-- Task to complete --
Write the next part of the passage below on non-COVID-19 mortality among vaccinated and unvaccinated people, picking up after its final sentence.

-- Quoted passage --
Considering older people (ages 70-79, 80-89 years and 90+ years), all of whom were eligible for vaccination in England in January 2021 when vaccine became available, there is higher non-COVID-19 mortality in the unvaccinated compared with the vaccinated in first few months after vaccine availability and eligibility, but the non-COVID-19 mortality rates comparing the unvaccinated and the vaccinated converge by the end of 2021. (NOTE: The use of color in this figure is not ideal).

In the data from England, a similar pattern of higher non-COVID-19 mortality in the unvaccinated compared with the vaccinated in the initial period after age-defined eligibility to receive vaccine with convergence in non-COVID-19 mortality by the end of 2021 is also seen for people ages 50-59 and 60-69 years.

Thus, for older adults in England in 2021, there was initial positive selection bias (selection of healthy people for vaccination) considering COVID-19 mortality (i.e., vaccinated people have lower non-COVID-19 mortality—healthy vaccinee bias) with diminution of the positive selection bias over time until the end of 2021.

Finally, it is important to note that, by July 2022, the overall COVID-19 vaccination rates (2 doses) in England became very, very high (over 90% in people age 55+ years) and high (not less than 70%) in people age 18-49 years.

If everyone is vaccinated, it is impossible to study differences in non-COVID-19 mortality between the vaccinated and the unvaccinated because there are no unvaccinated people to be included in a comparison group.

Xu et al.

In the Xu et al. analysis, vaccination status was assessed from December 14, 2020 through June 30, 2021, and non-COVID-19 deaths were assessed until August 31, 2021, allowing at least two months of follow-up for all people included in the study.

No details are provided on eligibility to receive COVID-19 vaccine and how these might have differed between the seven participating health care organizations, which are located in, and provide services in, eight states (California, Oregon, Washington, Hawaii, Colorado, Minnesota, Wisconsin, Michigan). While the Centers for Disease Control and Prevention (CDC), through its Advisory Group on Immunization Practices (ACIP), provided guidance on initial prioritization of people for receipt of COVID-19 vaccinations considering age, status as a health care worker or first responder, residence in a long-term care or congregate facility, and co-morbid conditions. In practice, the priority for administration of vaccine and the timing of vaccine availability to priority groups was controlled by states, which differed in the way they set priorities and timed vaccine availability to priority groups.

-- Data provided --
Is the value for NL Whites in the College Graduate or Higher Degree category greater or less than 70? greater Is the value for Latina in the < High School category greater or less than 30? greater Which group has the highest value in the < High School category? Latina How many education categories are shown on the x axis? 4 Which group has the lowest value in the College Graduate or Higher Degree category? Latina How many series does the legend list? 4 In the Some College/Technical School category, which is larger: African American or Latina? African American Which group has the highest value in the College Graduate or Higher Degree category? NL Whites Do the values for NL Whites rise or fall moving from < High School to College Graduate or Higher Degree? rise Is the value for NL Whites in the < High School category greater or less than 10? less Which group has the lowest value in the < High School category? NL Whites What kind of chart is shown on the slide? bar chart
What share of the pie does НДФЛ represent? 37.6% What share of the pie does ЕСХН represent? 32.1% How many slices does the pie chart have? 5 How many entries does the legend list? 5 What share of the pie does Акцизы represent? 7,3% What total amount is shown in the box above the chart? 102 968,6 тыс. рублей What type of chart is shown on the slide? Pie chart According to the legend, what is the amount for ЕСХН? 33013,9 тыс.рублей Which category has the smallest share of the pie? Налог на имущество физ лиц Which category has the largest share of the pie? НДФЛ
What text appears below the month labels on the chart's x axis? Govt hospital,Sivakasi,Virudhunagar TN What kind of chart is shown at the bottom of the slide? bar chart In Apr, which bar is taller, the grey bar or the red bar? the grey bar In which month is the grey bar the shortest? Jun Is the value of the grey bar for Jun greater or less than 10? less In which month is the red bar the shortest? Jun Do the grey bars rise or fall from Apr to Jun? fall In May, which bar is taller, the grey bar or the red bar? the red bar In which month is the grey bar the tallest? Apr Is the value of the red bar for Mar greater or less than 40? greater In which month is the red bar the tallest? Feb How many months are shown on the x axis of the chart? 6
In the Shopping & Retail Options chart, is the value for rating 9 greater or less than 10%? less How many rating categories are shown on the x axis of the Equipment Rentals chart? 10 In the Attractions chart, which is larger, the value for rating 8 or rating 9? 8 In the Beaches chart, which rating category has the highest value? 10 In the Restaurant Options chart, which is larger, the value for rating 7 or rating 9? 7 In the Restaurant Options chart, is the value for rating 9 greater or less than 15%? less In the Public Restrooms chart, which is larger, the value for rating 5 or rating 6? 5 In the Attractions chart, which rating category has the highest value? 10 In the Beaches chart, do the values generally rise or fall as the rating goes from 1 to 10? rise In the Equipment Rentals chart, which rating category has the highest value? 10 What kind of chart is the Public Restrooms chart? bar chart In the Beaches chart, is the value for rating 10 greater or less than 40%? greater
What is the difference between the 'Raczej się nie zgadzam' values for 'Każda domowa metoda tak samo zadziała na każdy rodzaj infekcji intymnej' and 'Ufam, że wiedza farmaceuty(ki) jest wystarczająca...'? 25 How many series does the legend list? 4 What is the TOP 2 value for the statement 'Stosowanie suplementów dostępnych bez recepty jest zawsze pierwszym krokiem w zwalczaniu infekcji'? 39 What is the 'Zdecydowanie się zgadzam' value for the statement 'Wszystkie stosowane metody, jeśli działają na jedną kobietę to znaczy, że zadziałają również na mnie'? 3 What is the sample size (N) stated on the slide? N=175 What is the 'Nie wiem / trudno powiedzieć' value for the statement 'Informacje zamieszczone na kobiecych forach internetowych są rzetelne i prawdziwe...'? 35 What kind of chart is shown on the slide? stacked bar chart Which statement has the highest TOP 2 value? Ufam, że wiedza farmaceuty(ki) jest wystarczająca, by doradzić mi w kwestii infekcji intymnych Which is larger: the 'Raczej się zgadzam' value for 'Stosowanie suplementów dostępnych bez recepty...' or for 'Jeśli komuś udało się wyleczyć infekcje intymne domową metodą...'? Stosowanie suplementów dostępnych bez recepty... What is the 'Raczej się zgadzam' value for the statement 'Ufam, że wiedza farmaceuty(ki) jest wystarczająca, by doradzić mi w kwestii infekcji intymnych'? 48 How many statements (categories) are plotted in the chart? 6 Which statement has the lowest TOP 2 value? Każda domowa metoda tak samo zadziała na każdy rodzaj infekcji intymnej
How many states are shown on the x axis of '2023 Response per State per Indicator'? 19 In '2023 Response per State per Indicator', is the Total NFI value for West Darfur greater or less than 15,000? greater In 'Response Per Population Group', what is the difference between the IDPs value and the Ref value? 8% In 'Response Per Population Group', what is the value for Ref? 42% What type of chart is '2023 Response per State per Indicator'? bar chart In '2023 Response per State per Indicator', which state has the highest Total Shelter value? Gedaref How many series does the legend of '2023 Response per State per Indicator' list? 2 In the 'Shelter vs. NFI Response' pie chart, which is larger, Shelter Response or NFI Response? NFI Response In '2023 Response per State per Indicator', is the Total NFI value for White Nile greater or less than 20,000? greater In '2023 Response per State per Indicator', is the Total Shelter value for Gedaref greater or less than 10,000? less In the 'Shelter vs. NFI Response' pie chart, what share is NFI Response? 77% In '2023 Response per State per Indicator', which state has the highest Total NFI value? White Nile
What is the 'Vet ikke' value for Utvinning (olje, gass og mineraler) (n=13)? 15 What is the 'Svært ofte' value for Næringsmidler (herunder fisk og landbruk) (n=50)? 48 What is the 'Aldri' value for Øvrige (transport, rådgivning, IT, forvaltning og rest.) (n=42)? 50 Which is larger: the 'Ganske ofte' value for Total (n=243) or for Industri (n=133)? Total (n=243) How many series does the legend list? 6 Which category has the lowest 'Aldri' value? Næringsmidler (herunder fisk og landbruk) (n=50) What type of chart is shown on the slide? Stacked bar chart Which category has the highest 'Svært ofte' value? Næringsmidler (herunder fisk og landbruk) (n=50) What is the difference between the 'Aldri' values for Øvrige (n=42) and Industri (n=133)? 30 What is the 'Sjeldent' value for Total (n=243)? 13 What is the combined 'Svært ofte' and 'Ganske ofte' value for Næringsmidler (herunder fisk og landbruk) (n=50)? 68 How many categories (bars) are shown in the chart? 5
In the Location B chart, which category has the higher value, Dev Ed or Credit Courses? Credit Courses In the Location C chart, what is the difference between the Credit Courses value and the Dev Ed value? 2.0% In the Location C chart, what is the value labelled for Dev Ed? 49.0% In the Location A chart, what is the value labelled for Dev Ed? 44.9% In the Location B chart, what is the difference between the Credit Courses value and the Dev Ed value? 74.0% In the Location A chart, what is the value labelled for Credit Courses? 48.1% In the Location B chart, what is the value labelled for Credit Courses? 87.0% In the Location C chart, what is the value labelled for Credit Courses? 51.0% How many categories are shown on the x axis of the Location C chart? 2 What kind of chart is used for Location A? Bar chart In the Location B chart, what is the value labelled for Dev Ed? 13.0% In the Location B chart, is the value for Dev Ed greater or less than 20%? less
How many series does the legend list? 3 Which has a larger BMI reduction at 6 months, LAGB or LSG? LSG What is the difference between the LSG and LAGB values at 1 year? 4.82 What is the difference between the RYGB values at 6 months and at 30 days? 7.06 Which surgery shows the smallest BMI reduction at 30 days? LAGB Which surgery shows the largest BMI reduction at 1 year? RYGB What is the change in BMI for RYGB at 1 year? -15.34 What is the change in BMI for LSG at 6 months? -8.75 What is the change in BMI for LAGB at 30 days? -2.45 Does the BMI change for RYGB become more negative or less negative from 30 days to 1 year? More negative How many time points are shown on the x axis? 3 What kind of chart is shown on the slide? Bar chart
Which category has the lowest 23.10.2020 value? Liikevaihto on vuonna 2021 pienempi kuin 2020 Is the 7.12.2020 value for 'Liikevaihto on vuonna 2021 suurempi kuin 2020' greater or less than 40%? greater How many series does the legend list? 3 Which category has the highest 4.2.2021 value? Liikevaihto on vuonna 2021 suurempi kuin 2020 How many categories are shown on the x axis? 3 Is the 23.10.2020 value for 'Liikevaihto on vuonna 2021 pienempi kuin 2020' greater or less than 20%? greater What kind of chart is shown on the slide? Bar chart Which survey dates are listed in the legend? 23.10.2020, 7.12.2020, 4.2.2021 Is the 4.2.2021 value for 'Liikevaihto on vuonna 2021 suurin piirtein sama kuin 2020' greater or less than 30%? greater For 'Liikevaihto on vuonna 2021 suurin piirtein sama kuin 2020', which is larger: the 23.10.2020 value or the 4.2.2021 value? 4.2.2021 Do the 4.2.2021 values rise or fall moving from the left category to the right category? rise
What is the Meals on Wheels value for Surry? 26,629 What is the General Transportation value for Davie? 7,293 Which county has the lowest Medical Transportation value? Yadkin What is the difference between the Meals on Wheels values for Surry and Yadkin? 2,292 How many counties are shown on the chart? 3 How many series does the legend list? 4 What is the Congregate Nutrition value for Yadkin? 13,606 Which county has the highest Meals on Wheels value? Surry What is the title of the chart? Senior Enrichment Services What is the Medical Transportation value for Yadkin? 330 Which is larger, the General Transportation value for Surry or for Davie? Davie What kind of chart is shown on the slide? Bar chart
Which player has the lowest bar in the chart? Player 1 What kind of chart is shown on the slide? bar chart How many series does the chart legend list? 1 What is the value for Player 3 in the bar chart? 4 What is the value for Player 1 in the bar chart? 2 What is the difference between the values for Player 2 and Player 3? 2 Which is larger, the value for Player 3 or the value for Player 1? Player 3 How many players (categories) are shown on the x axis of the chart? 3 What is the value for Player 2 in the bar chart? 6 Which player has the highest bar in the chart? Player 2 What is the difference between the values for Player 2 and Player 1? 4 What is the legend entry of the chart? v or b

-- Exercise result --
Information on how programs to implement the priorities defined at the state level is sparse.

How vaccine was actually delivered to the people in the health plans whose data were included in the Xu et al. analysis was not presented.

However the bias arose, in the Xu et al. study population, there is clearly a positive selection bias operating. That is, the people in these seven health care entities who were at lower risk of non-COVID-19 mortality were more likely to vaccinated by June 30 2021 than people who were, at an identical time, unvaccinated. As Xu et al. acknowledge, the use of propensity score analysis to try to overcome this selection bias was inadequate to the task using the measures of co-morbidity and selection factors available to the authors. Thus, the analysis showcases the limitations of propensity score analysis to overcome selection bias even in a dataset based on high quality, well-documented data and conducted by researchers with considerable experience in analysis of “real world data.”

Positive or Negative Vaccinee Bias Is Not a Universal and Differences Between Populations Can Be Large

Comparison of these two analyses demonstrates that selection bias for (or against) vaccination considering underlying health is not universally positive (healthy people get vaccinated) or negative (unhealthy people get vaccinated). It is specific to the vaccine, the condition to be prevented, and the way that vaccine is delivered and taken up. As a comparison of these two analyses shows, the differences in the magnitude of selection can be large.